Os pré-candidatos ao Senado pela base governista em Goiás reafirmaram nesta segunda-feira (29) que não abrirão mão da disputa, mesmo após proposta de redução para apenas dois nomes. A proposta de aglutinação foi apresentada pelo ex-governador Ronaldo Caiado (PSD) e pela ex-primeira-dama Gracinha Caiado (UB), durante encontro em Itumbiara no sábado (27), mas foi rejeitada pelo senador Vanderlan Cardoso (PSD), pelo deputado federal Zacharias Calil (MDB) e pelo ex-prefeito de Aparecida de Goiânia, Gustavo Mendanha (PRD).
Em entrevistas, os três aliados foram unânimes em defender suas candidaturas, alegando que têm perspectivas de crescimento e chances reais de vitória. Zacharias Calil foi enfático ao descartar a possibilidade de desistência, destacando que sua candidatura é uma decisão pessoal e alinhada ao MDB. “É uma decisão pessoal e eu não vou declinar. Não tem motivo para isso. Sou o candidato do MDB e não tenho a menor vontade de declinar”, afirmou. Ele também considerou complicada a entrada de Gustavo Mendanha, devido à divisão de votos na região metropolitana de Goiânia, mas reconheceu que a decisão é do ex-prefeito.
Gustavo Mendanha, por sua vez, defendeu que sua candidatura é irreversível e que pesquisas iniciais mostram um cenário aberto para sua participação. “Fiz pesquisa qualitativa e estou praticamente empatado com todo mundo. É difícil para todos abrirem mão”, declarou. Embora não descarte mudanças até as convenções partidárias, em agosto, ele reforçou que a consolidação de quatro nomes torna a desistência improvável.
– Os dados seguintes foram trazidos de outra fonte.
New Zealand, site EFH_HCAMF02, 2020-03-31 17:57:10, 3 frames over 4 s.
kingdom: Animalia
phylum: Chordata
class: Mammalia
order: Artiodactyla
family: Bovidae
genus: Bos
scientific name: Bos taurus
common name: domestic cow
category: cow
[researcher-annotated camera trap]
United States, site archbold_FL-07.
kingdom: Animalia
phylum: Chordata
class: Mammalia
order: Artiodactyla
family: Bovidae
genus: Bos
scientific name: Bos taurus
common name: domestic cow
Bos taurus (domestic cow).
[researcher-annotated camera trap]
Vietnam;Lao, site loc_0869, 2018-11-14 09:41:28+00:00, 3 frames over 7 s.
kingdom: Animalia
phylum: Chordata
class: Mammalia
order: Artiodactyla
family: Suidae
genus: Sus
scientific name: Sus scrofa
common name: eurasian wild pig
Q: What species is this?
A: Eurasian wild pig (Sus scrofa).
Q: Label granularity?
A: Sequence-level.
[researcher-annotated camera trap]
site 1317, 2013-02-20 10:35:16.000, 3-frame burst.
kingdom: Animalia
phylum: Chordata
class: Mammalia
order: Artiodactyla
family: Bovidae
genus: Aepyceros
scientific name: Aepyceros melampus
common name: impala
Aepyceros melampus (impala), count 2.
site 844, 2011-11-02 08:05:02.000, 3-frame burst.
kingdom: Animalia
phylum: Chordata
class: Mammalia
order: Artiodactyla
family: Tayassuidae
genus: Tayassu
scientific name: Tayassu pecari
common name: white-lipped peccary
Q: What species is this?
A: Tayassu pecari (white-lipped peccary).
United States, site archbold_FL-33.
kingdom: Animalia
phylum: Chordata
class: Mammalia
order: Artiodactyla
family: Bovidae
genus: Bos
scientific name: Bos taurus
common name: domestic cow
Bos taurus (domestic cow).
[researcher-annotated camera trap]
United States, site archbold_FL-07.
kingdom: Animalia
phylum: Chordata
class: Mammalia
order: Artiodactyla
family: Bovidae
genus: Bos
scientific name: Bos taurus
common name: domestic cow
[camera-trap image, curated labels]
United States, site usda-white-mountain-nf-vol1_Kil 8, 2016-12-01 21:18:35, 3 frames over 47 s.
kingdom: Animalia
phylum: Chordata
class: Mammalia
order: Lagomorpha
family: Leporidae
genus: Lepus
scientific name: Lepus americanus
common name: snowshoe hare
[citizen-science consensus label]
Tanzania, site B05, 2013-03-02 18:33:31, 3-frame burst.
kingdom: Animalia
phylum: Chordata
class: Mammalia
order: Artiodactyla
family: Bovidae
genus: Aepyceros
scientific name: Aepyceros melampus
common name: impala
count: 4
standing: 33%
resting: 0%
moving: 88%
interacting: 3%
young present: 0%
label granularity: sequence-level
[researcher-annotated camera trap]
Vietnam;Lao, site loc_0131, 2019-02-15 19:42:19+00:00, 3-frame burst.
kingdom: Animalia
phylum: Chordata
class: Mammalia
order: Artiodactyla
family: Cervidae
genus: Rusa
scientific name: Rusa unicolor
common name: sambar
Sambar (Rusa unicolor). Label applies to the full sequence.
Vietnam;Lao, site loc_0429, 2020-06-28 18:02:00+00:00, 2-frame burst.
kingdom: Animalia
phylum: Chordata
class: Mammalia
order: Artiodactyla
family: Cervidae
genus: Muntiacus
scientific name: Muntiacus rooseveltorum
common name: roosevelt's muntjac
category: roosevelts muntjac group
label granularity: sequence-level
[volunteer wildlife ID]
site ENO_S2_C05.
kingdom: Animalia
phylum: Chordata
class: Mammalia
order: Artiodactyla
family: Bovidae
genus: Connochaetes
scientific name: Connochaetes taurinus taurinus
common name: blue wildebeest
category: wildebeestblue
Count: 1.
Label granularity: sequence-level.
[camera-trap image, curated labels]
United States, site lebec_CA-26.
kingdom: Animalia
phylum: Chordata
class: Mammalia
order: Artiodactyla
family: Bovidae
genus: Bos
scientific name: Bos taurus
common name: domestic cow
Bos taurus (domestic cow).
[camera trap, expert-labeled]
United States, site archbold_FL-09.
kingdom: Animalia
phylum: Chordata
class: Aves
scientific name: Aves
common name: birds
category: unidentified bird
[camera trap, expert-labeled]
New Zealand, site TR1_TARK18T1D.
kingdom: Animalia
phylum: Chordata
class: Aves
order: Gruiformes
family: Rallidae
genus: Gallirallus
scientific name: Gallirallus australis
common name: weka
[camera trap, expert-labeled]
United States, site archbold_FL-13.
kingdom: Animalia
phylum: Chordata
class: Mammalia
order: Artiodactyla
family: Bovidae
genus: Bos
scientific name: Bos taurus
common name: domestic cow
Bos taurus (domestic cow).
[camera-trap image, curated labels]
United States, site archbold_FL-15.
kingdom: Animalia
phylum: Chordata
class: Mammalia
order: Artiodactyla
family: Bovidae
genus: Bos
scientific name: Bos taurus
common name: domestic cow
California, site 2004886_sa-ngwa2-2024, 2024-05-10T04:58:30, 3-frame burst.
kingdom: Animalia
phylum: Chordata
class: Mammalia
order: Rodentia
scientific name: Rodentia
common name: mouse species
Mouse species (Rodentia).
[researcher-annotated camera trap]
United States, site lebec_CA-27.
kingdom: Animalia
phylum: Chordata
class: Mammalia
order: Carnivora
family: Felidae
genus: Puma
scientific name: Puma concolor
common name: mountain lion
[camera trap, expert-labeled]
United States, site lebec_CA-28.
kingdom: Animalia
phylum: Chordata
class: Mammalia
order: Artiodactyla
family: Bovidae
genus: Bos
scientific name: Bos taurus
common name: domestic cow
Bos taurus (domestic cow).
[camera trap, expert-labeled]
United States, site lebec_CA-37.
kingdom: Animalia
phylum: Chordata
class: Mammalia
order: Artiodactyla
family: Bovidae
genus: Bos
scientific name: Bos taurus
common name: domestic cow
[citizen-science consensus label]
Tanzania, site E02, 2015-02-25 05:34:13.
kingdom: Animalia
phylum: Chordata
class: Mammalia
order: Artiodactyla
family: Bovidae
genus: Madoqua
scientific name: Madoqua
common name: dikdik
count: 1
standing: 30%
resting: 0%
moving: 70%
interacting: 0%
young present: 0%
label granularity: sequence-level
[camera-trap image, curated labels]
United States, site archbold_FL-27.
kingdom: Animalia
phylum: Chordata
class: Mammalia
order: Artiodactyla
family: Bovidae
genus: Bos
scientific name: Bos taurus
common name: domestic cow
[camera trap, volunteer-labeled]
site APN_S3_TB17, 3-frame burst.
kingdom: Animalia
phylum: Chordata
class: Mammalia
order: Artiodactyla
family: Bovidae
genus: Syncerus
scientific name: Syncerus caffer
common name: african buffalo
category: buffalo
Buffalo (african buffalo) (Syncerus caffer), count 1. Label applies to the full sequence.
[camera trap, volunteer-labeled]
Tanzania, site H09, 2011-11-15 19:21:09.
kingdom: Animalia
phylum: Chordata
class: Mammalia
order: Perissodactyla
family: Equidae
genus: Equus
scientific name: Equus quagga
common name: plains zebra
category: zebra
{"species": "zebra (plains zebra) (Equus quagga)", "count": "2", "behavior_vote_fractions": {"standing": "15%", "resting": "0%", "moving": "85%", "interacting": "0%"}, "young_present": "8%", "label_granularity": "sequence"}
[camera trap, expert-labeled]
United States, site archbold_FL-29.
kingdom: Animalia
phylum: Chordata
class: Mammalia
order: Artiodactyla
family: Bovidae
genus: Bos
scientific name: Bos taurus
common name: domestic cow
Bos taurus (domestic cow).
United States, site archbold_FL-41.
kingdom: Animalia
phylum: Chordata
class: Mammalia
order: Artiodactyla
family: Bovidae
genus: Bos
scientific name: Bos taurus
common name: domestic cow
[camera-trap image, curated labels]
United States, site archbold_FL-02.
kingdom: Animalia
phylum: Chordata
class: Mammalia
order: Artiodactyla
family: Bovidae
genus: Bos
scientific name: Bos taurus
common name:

O senador Vanderlan Cardoso também reiterou que não abrirá mão de sua reeleição, descartando qualquer possibilidade de recuo. “Como é que vou abrir mão? Eu estou bem posicionado e vou abrir mão para quem? A chance é zero”, argumentou. Ele destacou que sua candidatura independe de negociações e já tem o aval do PSD.
A proposta de redução para dois nomes foi motivada pela desistência de Alexandre Baldy (PP), que optou por ser primeiro suplente de Gracinha Caiado, com Fião de Castro como segundo suplente. Zacharias Calil elogiou a postura de Baldy, mas ressaltou que sua decisão é pessoal e não segue o mesmo caminho.
Apesar das divergências, os pré-candidatos governistas acreditam que a base aliada ainda tem condições de eleger dois senadores, mesmo com a divisão entre quatro nomes. Mendanha avaliou que a situação favorece a oposição, mas acredita que a força governista pode superar os desafios. “Se fosse só dois ou três candidatos, isso favoreceria mais. Mas é muito difícil o Vanderlan ou o Zacharias desistirem. E eu não tenho como ficar de fora”, concluiu.